Low Latency Profileのバッテリー寿命や発熱への影響は軽微で、CPU周波数のスパイクが短時間しか続かないため、冷却システムに影響したり電力を大きく消費したりすることはないとされています。現時点ではユーザー向けのオン/オフトグルは用意されておらず、バックグラウンドで自動的にトリガーされ、ユーザーには不可視となっています。機能はすでにWindows Insiderビルドでデフォルト有効化された状態でテストされており、Windows 11の今後の大型アップデートでの提供が見込まれています。

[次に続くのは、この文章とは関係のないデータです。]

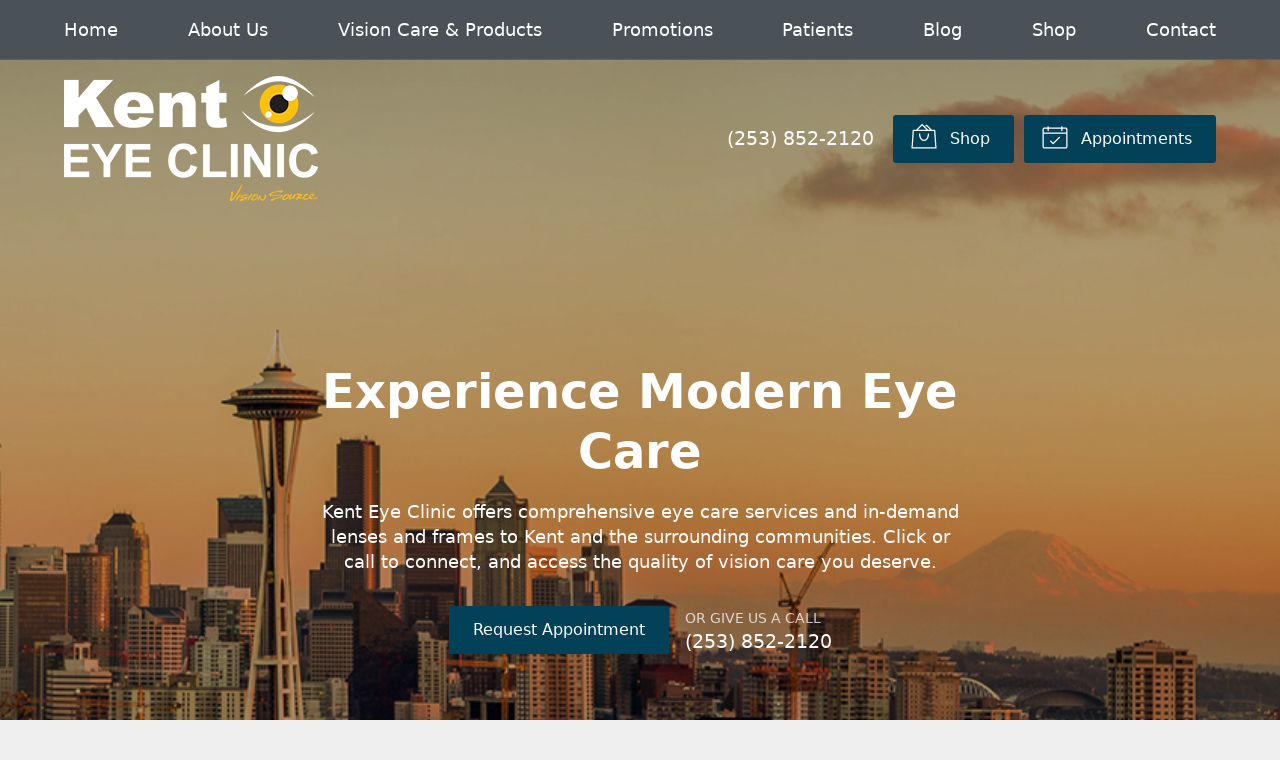

--- FILE ---
content_type: text/css
request_url: https://kenteyeclinic.com/wp-content/themes/child-themes/kenteyecliniccom/style.css?=1567643112
body_size: 1458
content:
/*
Theme Name: Kent Eye Clinic
Theme URI: http://getflexsite.com
Description: Custom child theme created for the FlexSite network
Author: Avelient
Version: 1.0.0
Template: vs6
Text Domain: vs6-child
*/

/*==============================================================================
  @Base Styles
==============================================================================*/

body {
  background: #efefef
}
body:not(.home) .header {
  background: rgba(0,0,0,.5);
}
.nav {
  background: #4a5258;
}
.action-menu {
  background: linear-gradient(to bottom, #8C5D42, #714a35)
}
.main {
  background: #fff;
}
.footer-copyright {
  background: #4a5258;
}

@media (min-width: 760px) {
  .action-menu {
    background: none;
  }
  .header {
    padding: 1em 0;
  }
  .banner::before {
    opacity: .3
  }
  .featured-action:after {
    position: inherit;
  }
}

@media (max-width: 759px) {
  .banner::before {
    background: #ffb98f
  }
}

.logo img {
  margin: 0
}

/**
 * Links
 */
a, h1 a, h2 a, h3 a, h4 a, h5 a, h6 a,
.h1 a, .h2 a, .h3 a, .h4 a, .h5 a, .h6 a {
  color: #cc9702;
}

a:hover, h1 a:hover, h2 a:hover, h3 a:hover, h4 a:hover, h5 a:hover, h6 a:hover,
.h1 a:hover, .h2 a:hover, .h3 a:hover, .h4 a:hover, .h5 a:hover, .h6 a:hover {
  color: #8a6603;
}

.banner.text-light h1 {
  font-weight: 600
}

/**
 * Stars
 */
ol.stars .icon-star {
  color: #009688;
}

/*==============================================================================
  @Header
==============================================================================*/

/**
* Custom Logo Styles
* Rename #header-child.php & remove comment from this css to activate.
*

.header {
  padding: 0.5em 0;
}

.logo img {
  margin: 0rem 0 !important;
  padding: 0 !important;
  border-radius: 0px !important;
}
*/

.nav-menu > li > a {
  color: #009688;
}
.nav-menu > li:hover > a,
.nav-menu > li > a:focus,
.nav-menu > li > a:hover {
  color: #404040;
}
.nav-menu > li.current_page_ancestor > a,
.nav-menu > li.current_page_item > a,
.nav-menu > li.current_page_parent > a {
  color: #909090;
}

.text-light .nav-menu > li > a {
  color: #fff;
}
.text-light .nav-menu > li:hover > a,
.text-light .nav-menu > li > a:focus,
.text-light .nav-menu > li > a:hover,
.text-light .nav-menu > li.current_page_ancestor > a,
.text-light .nav-menu > li.current_page_item > a,
.text-light .nav-menu > li.current_page_parent > a {
  color: #fdc010;
}

@media (min-width: 760px) {
  .action-menu .button {
    background-color: rgba(0,0,0, 0.05);
  }
  .action-menu .button:focus,
  .action-menu .button:hover {
    background-color: #fff;
  }
  .action-menu .button.text {
    color: #404040;
  }
  .action-menu .button.text:hover {
    color: #009688
  }
}

/*==============================================================================
  @Buttons
==============================================================================*/

.button.primary,
.widget .button,
.main .gform_wrapper .gform_footer input.button,
.main .gform_wrapper .gform_footer input[type=submit],
.main .gform_wrapper .gform_page_footer input.button,
.main .gform_wrapper .gform_page_footer input[type=submit] {
  background-color: #034159;
}

@media (max-width: 759px) {
  .text-light .action-menu .button {
      background-color: #714a35 !important;
  }
  .text-light .action-menu .button:hover {
      background-color: #714a35 !important;
      color: #fdc010 !important
  }
}

.text-light .action-menu .button {
      background-color: #034159;
  }
  .text-light .action-menu .button:hover {
      background-color: #022E40;
      color: #fff
  }

.text-light .action-menu .button {
  border: none;
}

.button.primary:hover,
.widget .button:hover,
.main .gform_wrapper .gform_footer input.button:hover,
.main .gform_wrapper .gform_footer input[type=submit]:hover,
.main .gform_wrapper .gform_page_footer input.button:hover,
.main .gform_wrapper .gform_page_footer input[type=submit]:hover,
.button.primary:focus,
.widget .button:focus,
.main .gform_wrapper .gform_footer input.button:focus,
.main .gform_wrapper .gform_footer input[type=submit]:focus,
.main .gform_wrapper .gform_page_footer input.button:focus,
.main .gform_wrapper .gform_page_footer input[type=submit]:focus {
  background-color: #022E40;
  color: #fff
}

/**
 * Outline Buttons
 */
.button.outline,
.nav-posts a {
  border-color: rgba(0,0,0, 0.1);
}
.button.outline:hover,
.nav-posts a:hover,
.button.outline:focus,
.nav-posts a:focus {
  border-color: #8a6603;
}

/*==============================================================================
  @Navigation
==============================================================================*/

.nav-menu ul > li.current_page_item > a,
.nav-menu ul > li.current_page_parent > a,
.nav-menu ul > li.current_page_ancestor > a {
  color: #cc9702;
}

.oc-nav a:hover {
  color: #cc9702
}

/*==============================================================================
  @Featured Action
==============================================================================*/
.featured-action a {
  background: radial-gradient( #fff, #c7c7c7)
}

.featured-action a .icon {
  color: #8C5D42;
}

.featured-action a:hover h2 {
  color: #8C5D42;
}

/*==============================================================================
  @Widgets
==============================================================================*/

/**
 * Global
 */
.widget h2 a:hover,
.widget h3 a:hover,
.widget .soften-text:hover {
  color: #8a6603;
}

/**
 * Sub Navigation
 */
.widget-nav ul li a:hover {
  background-color: rgba(255,255,255, 1);
}
.widget-nav ul > li.current_page_ancestor > a,
.widget-nav ul > li.current_page_item > a,
.widget-nav ul > li.current_page_parent > a {
  color: #cc9702;
}

/**
 * Featured
 */
.widget-featured ul a:hover .text {
  color: #8a6603;
}

/*==============================================================================
  @Listing Subpages
==============================================================================*/

.listing-subpages a {
  color: #303030;
}
.listing-subpages a h3 {
  color: #303030;
}
.listing-subpages a .icon {
  color: #cc9702;
}
.listing-subpages a:hover {
  border-color: #8a6603;
}
.listing-subpages a:hover h3 {
  color: #8a6603;
}

/*==============================================================================
  @Featured Blog
==============================================================================*/

.featured-blog a:hover {
  color: #8a6603;
}

/*==============================================================================
  @Testimonial
==============================================================================*/

.media-image-placeholder {
  color: #cc9702;
}

/*==============================================================================
  @Footer
==============================================================================*/

.footer a:hover,
.footer-list li a:hover,
.footer .vcard a:hover {
  color: #8a6603;
}

.footer-copyright a {
  color: #fff
}

.footer-copyright {
  color: #fff
}

.vs-logo-sec {
  background: url("/fs-shared/dist/img/vs-logo-sec-light.svg") no-repeat center center;
  background-size: 180px 47px;
}

.footer-copyright .button {
  color: #212121
}

.footer-copyright .button:hover a {
  color: #212121
}

.footer .footer-copyright a:hover {
  color: #a9a9a9
}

Xbox組織再編の続報——リーダーシップ刷新とGame Pass値下げの実態

元記事ではAsha Sharma氏のリーダーシップ刷新と$22前後のGame Pass価格が言及されていましたが、続報でより詳細な体制と数値が判明しています。Sharma氏は2026年2月23日にPhil Spencer氏の後任としてXbox CEOに就任した経営者で、それ以前はMicrosoftのCoreAI部門のPresidentを務めていました。

項目変更前変更後
Game Pass Ultimate$30/月$23/月
PC Game Pass$16.50/月$14/月

上記のとおりGame Pass Ultimateは月額$30から$23へ、PC Game Passは$16.50から$14へと引き下げられています。体制面では、CoreAI出身のJared Palmer氏がVP of engineeringとして、Tim Allen氏がデザイン責任者としてXboxに合流しています。次世代コンソールはコードネーム「Project Helix」として開発が進められており、開発者向けアルファ版は2027年に提供予定とされています。

Q&A

Q. Project K2の機能はいつ使えるようになりますか? ポッドキャストでは具体的な提供時期は明示されていません。WinUI 3版Runボックス、Update無期限一時停止、Low Latency Profileなどが議論されましたが、対象となるWindows 11のバージョンや一般提供時期は現時点で公表されていません。

Q. Low Latency Profileで本当にアプリ起動が40%速くなりますか? Windows Centralは「could boost your app launch speeds by 40%(アプリ起動速度を最大40%高速化する可能性がある)」とヘッジ表現で紹介しています。実環境での効果はハードウェアやアプリによって変動する可能性があり、Microsoftからの公式な性能数値の発表が待たれます。

Q. XboxからCopilotが消えるのはなぜですか? Xbox OSからCopilotを削除し、Notepad等でも機能を簡素化することで、本来のユーザー体験を優先する判断に切り替えたと見られます。Copilot戦略全体の方向性については明確にされていません。